**Assignment**
Pull every "States" line out of the data below.

(Source data)
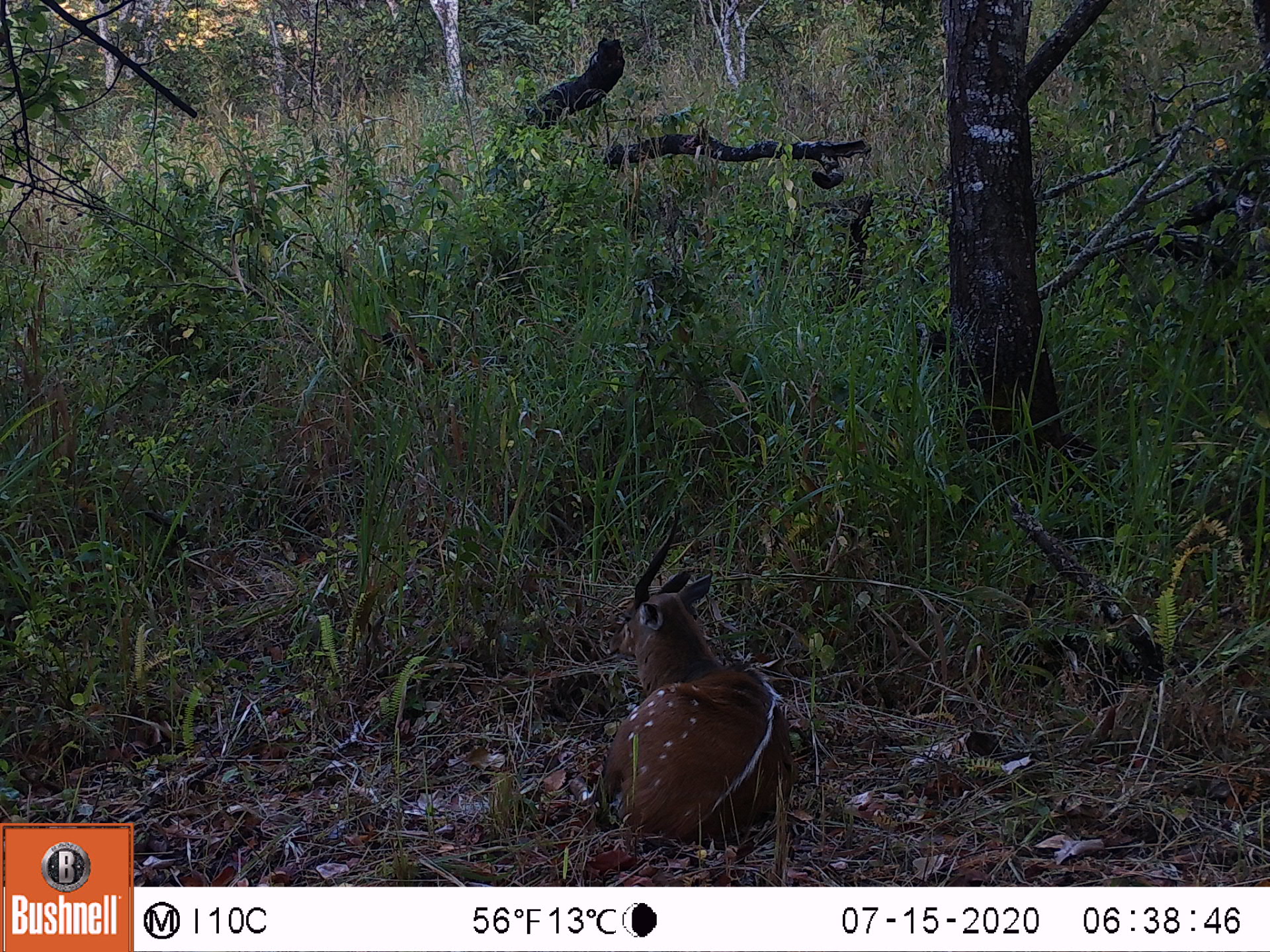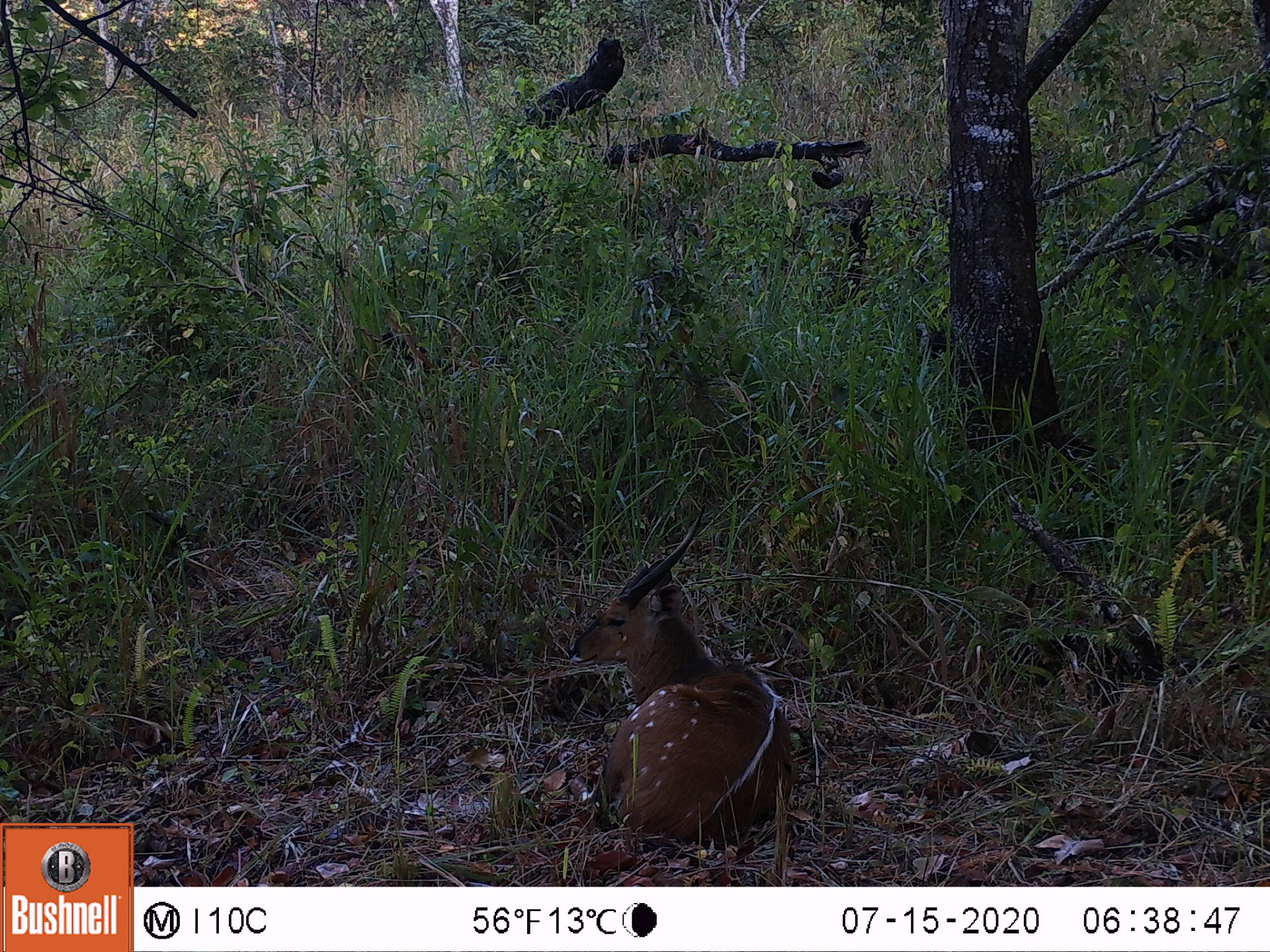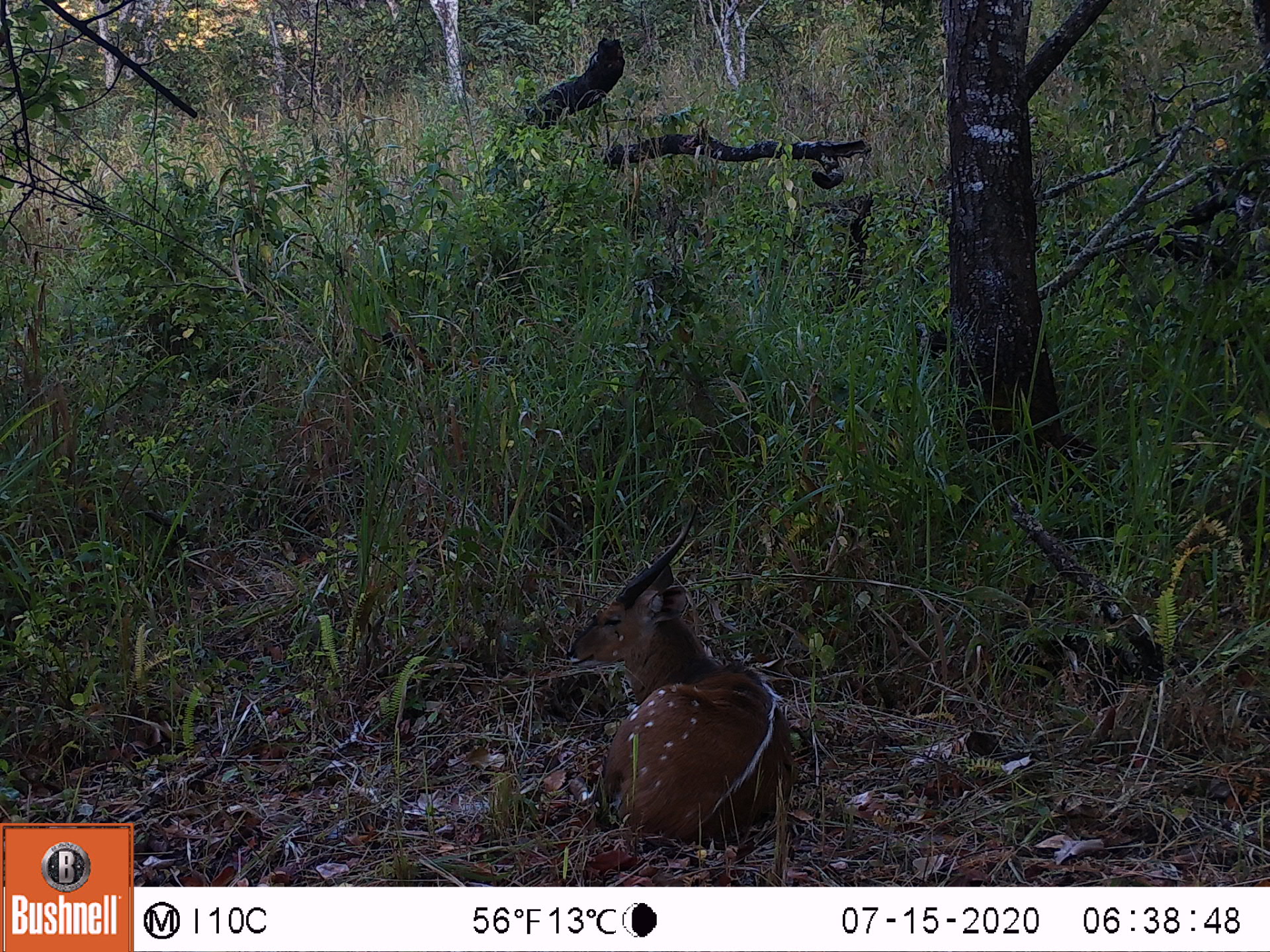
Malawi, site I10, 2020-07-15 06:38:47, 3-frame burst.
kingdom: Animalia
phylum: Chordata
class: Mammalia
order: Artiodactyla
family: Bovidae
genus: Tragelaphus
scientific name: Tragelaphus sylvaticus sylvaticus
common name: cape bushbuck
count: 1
...
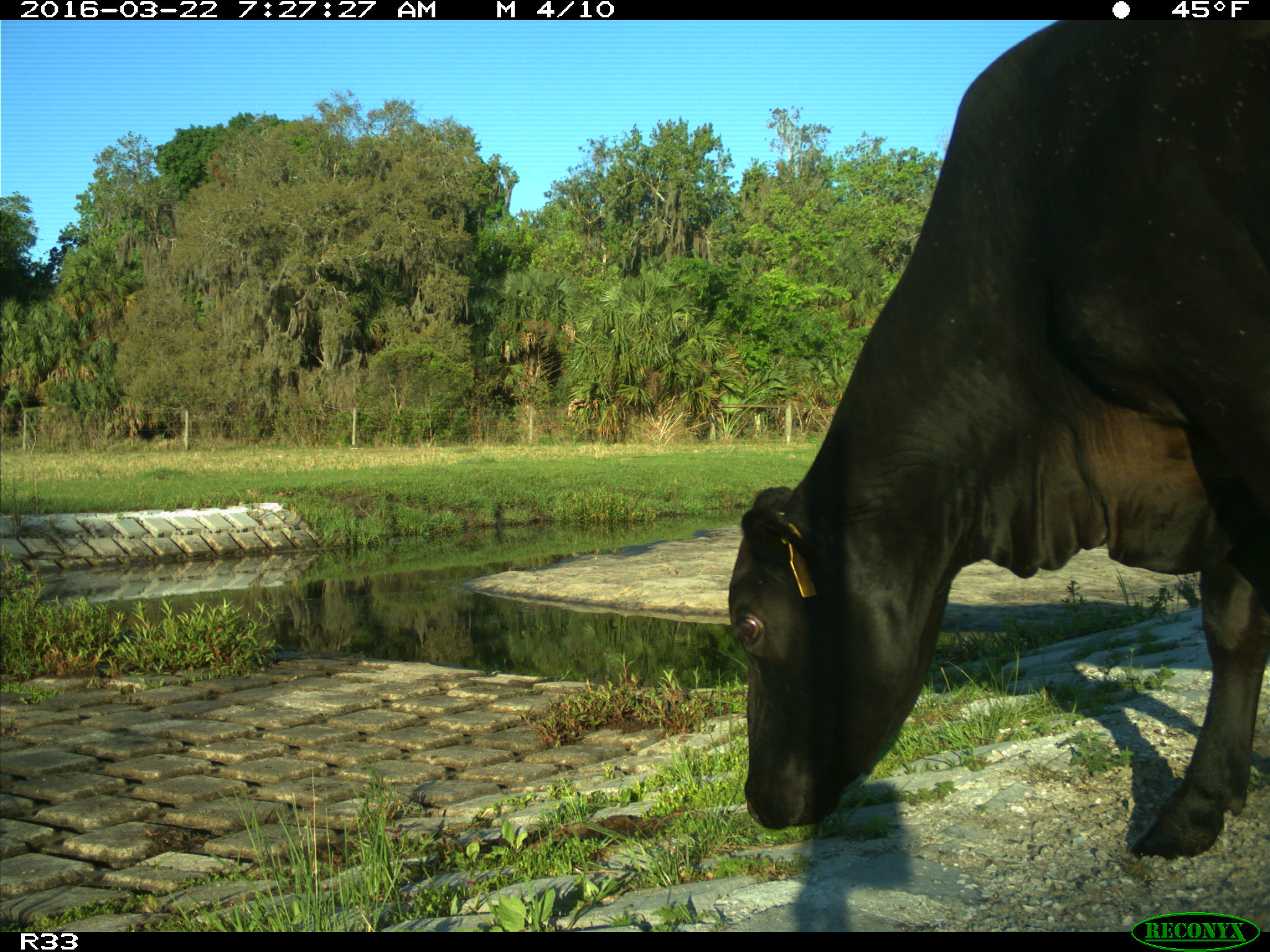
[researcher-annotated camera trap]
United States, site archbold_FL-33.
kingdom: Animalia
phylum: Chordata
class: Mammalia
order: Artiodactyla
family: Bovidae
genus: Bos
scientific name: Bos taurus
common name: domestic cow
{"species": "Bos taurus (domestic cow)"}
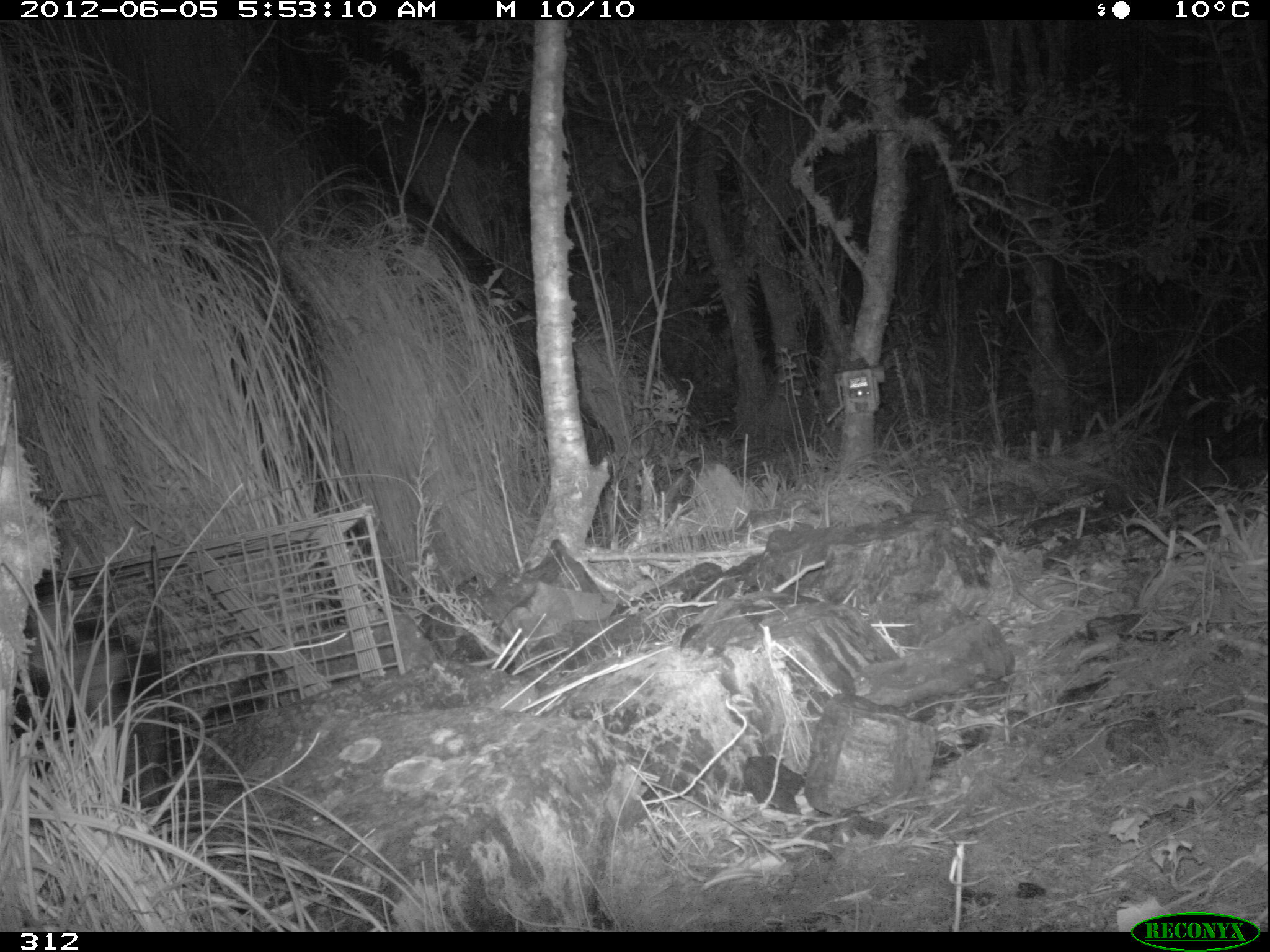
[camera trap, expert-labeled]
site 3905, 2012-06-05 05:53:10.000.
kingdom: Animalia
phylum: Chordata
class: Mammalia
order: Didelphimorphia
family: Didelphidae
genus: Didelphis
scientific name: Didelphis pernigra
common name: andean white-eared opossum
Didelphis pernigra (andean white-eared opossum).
---
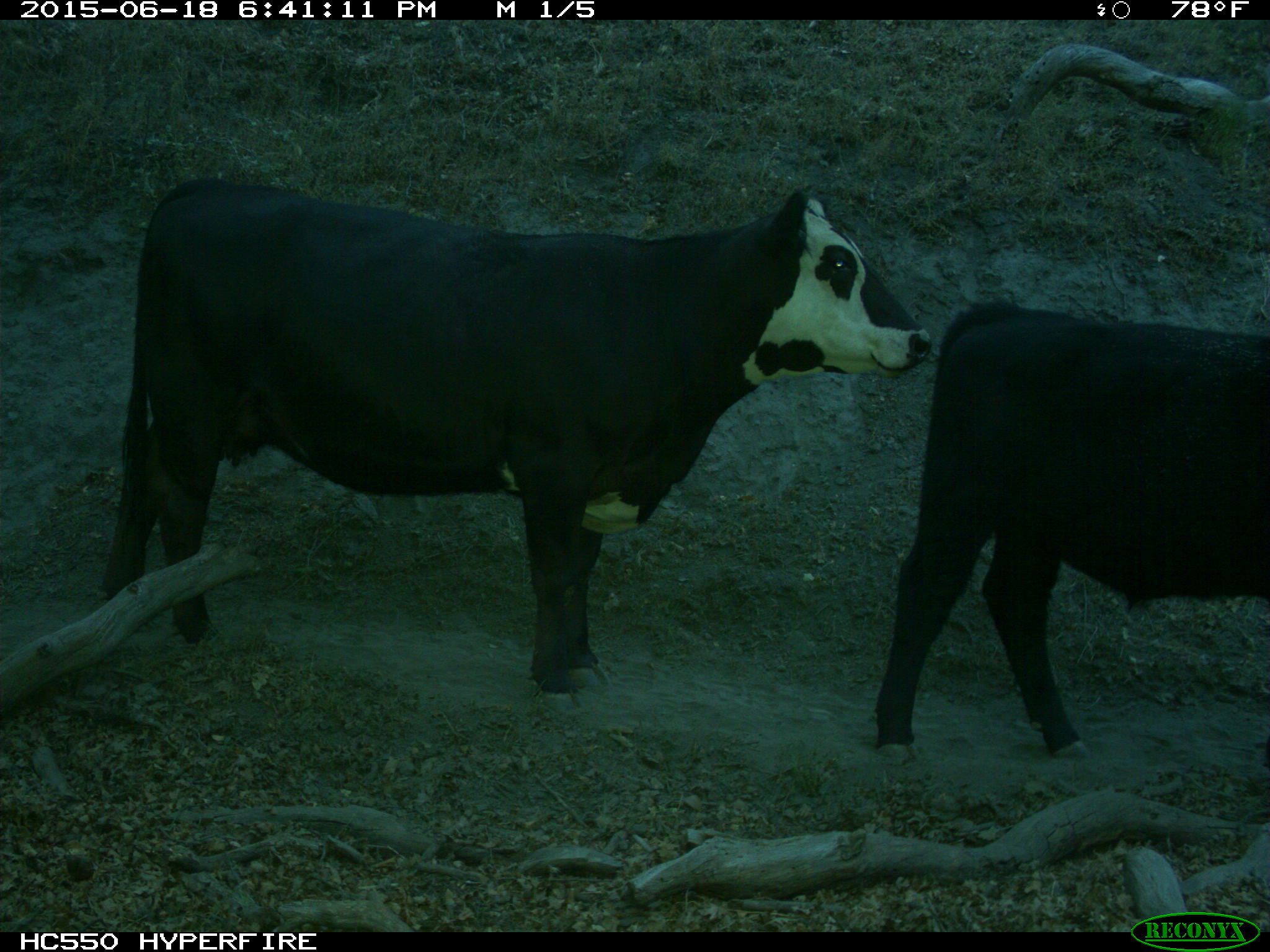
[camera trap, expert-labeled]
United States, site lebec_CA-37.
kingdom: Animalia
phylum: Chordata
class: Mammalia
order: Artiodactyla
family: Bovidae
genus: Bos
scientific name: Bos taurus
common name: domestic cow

**Solution for this problem**
United States, site archbold_FL-33.
United States, site lebec_CA-37.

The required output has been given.